Fig. 6: Ablation study of the proposed PSE method.
From: Discovering physical laws with parallel symbolic enumeration

a, Comparison of token generators: random, MCTS and GP. b, Ablation of token constants range. c, Ablation of DR mask on two different PSE configurations: (c.1), a 4-input, 3-layer PSRN with \({{\mathscr{O}}}_{{\rm{Koza}}}\) library (for example, {+, ×, −, ÷, identity, sin, cos, exp, log}); and (c.2), a 5-input, 3-layer PSRN with \({{\mathscr{O}}}_{{\rm{SemiKoza}}}\) library (for example, {+, ×, SemiSub, SemiDiv, identity, neg, inv, sin, cos, exp, log}). d–f, SRBench46 results with GP as the token generator.

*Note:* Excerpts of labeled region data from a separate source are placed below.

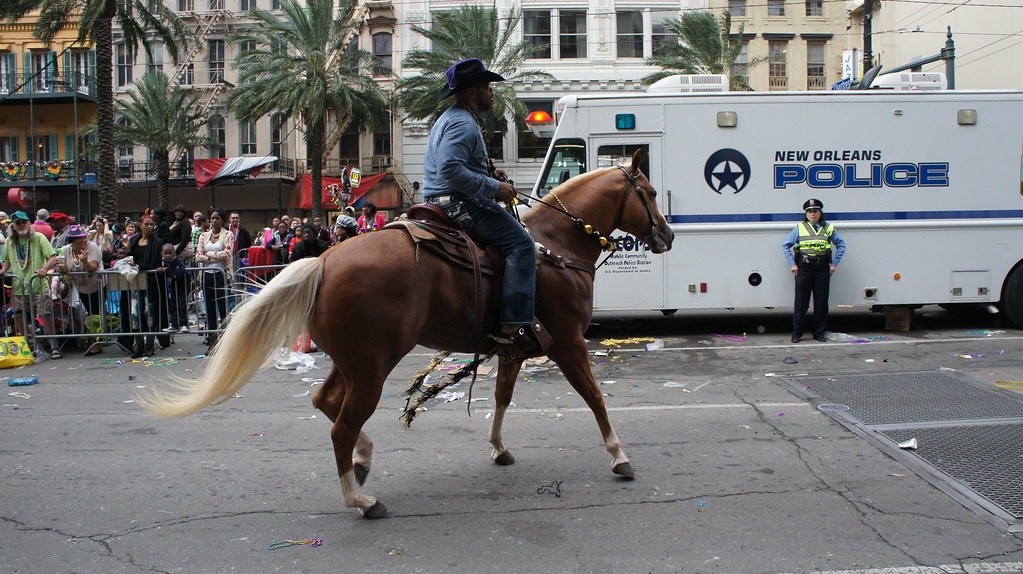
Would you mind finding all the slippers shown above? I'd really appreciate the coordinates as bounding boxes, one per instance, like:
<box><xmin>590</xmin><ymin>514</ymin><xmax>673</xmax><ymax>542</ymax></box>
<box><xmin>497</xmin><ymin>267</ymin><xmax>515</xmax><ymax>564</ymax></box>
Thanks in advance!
<box><xmin>84</xmin><ymin>348</ymin><xmax>103</xmax><ymax>356</ymax></box>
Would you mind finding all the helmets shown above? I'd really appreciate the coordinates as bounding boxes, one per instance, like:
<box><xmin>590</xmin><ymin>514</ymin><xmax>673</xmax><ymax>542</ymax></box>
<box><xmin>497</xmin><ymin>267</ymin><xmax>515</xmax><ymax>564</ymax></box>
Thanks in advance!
<box><xmin>336</xmin><ymin>215</ymin><xmax>359</xmax><ymax>228</ymax></box>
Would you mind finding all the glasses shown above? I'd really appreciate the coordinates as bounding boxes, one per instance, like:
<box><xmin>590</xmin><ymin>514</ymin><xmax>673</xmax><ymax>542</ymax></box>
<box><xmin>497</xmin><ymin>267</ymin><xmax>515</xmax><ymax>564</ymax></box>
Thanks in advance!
<box><xmin>336</xmin><ymin>223</ymin><xmax>345</xmax><ymax>229</ymax></box>
<box><xmin>14</xmin><ymin>220</ymin><xmax>29</xmax><ymax>225</ymax></box>
<box><xmin>470</xmin><ymin>80</ymin><xmax>490</xmax><ymax>91</ymax></box>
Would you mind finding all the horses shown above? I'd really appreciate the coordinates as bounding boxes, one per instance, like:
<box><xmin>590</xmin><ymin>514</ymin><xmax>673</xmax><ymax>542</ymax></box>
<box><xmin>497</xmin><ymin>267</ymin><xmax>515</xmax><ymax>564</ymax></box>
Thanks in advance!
<box><xmin>133</xmin><ymin>146</ymin><xmax>677</xmax><ymax>521</ymax></box>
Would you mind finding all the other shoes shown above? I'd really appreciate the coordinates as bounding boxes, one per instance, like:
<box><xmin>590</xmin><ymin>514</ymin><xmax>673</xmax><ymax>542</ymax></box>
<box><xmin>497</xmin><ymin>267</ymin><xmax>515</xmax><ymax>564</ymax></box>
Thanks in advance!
<box><xmin>791</xmin><ymin>334</ymin><xmax>799</xmax><ymax>343</ymax></box>
<box><xmin>116</xmin><ymin>324</ymin><xmax>189</xmax><ymax>359</ymax></box>
<box><xmin>813</xmin><ymin>334</ymin><xmax>825</xmax><ymax>342</ymax></box>
<box><xmin>205</xmin><ymin>335</ymin><xmax>217</xmax><ymax>345</ymax></box>
<box><xmin>488</xmin><ymin>321</ymin><xmax>535</xmax><ymax>344</ymax></box>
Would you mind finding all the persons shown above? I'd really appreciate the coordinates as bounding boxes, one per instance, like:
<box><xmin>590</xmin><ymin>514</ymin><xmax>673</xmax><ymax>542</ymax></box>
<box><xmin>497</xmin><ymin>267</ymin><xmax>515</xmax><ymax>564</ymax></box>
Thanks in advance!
<box><xmin>422</xmin><ymin>57</ymin><xmax>540</xmax><ymax>349</ymax></box>
<box><xmin>0</xmin><ymin>203</ymin><xmax>251</xmax><ymax>360</ymax></box>
<box><xmin>255</xmin><ymin>202</ymin><xmax>386</xmax><ymax>285</ymax></box>
<box><xmin>782</xmin><ymin>199</ymin><xmax>846</xmax><ymax>343</ymax></box>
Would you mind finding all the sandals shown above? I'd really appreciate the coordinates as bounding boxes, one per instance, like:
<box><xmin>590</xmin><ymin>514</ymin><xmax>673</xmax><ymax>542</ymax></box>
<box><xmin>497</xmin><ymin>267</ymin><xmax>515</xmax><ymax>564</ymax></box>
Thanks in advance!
<box><xmin>50</xmin><ymin>347</ymin><xmax>62</xmax><ymax>359</ymax></box>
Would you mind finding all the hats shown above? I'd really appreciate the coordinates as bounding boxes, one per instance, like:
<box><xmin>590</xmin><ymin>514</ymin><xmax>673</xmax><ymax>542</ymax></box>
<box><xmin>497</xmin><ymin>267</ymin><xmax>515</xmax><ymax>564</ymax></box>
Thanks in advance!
<box><xmin>803</xmin><ymin>199</ymin><xmax>824</xmax><ymax>212</ymax></box>
<box><xmin>437</xmin><ymin>59</ymin><xmax>506</xmax><ymax>101</ymax></box>
<box><xmin>175</xmin><ymin>204</ymin><xmax>186</xmax><ymax>213</ymax></box>
<box><xmin>11</xmin><ymin>210</ymin><xmax>30</xmax><ymax>223</ymax></box>
<box><xmin>37</xmin><ymin>209</ymin><xmax>49</xmax><ymax>220</ymax></box>
<box><xmin>67</xmin><ymin>224</ymin><xmax>90</xmax><ymax>236</ymax></box>
<box><xmin>345</xmin><ymin>206</ymin><xmax>355</xmax><ymax>214</ymax></box>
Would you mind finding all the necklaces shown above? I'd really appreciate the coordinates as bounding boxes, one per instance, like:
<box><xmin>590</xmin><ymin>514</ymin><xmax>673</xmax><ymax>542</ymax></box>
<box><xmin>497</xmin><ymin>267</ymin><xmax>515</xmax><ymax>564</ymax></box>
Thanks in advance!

Our method achieves the highest symbolic recovery rate (d) across all noise levels (that is, 0, 0.1%, 1% and 10% of the data’s standard deviation) while maintaining competitive performance in model complexity (e) and training time (f). g, Expression search efficiency of the PSRN module. h, Space complexity of PSRN with three symbol layers, with respect to the number of input slots and memory footprints. We incorporate four operator sets: \({{\mathscr{O}}}_{{\rm{Koza}}}\), \({{\mathscr{O}}}_{{\rm{SemiKoza}}}\), \({{\mathscr{O}}}_{{\rm{Arithmetic}}}\) (for example, {+, ×, −, ÷, identity}) and \({{\mathscr{O}}}_{{\rm{BasicKoza}}}\) (for example, {+, ×, identity, neg, inv, sin, cos, exp, log}) for comparison. With the expansion of the memory footprint, our model demonstrates scalability by evaluating a greater number of candidate expressions in a single forward pass, leading to enhanced performance. We strictly maintain consistent runtime budgets. The variations in the algorithms’ runtime occur because different algorithms trigger their respective early stopping conditions (for example, reaching an MSE below a very small threshold, or discovering symbolically equivalent expressions, and so on). The error bars represent the 95% confidence interval of the metrics. The results are averaged across 20 independent runs for each SR problem.